Strengthen Community Involvement in the Fight against AIDS
President Obama has said that real change comes from the bottom up. We urge the administration to increase support for community-based HIV prevention and service organizations that strengthen community responses to the epidemic—both in the United States and internationally—through mechanisms such as the Ryan White CARE Act and the PEPFAR program. Until there is a cure for AIDS and a vaccine for HIV, the best way to fight the epidemic is by strengthening communities with the information, resources, tools, and treatments they need to prevent HIV transmission and to guarantee the health and rights of all people living with HIV.
Support the Global Fund and Other Key International Organizations
The Obama administration must champion fully funding the Global Fund to Fight AIDS, Tuberculosis, and Malaria—currently facing a $5 billion gap between now and 2010—and keep its promise to contribute our nation’s full share of resources needed by the Fund. The administration should also strengthen its collaboration with the World Health Organization; support incoming leadership at UNAIDS; and join UNITAID, a multilateral funding mechanism established to purchase second-line HIV and TB drugs and diagnostics.
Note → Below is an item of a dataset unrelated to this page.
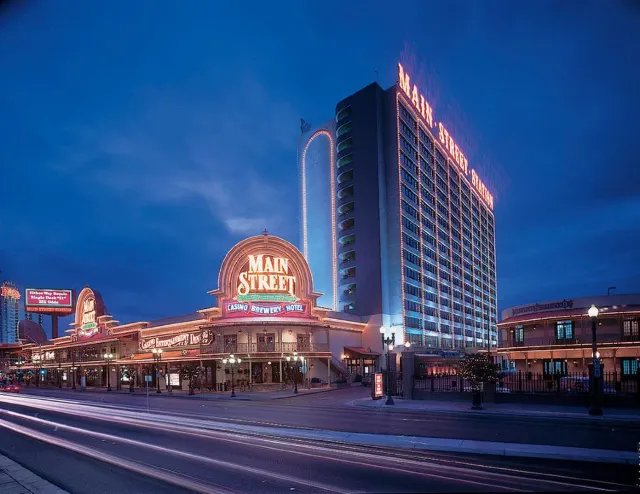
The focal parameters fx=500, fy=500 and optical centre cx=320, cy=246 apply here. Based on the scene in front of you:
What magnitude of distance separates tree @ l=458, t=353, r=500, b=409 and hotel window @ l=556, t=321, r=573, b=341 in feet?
80.9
Support Reforms at the IMF
The Obama administration must support International Monetary Fund (IMF) reform of debt- and inflation-reduction policies that limit public sector spending for health and education in resource constrained countries. The administration should urge the IMF to improve transparency and access to information about its decision making and include a greater range of stakeholders in developing policies.
TAG is committed to working with the new administration to ensure that the health and human rights of all people are protected and upheld to the highest possible standards.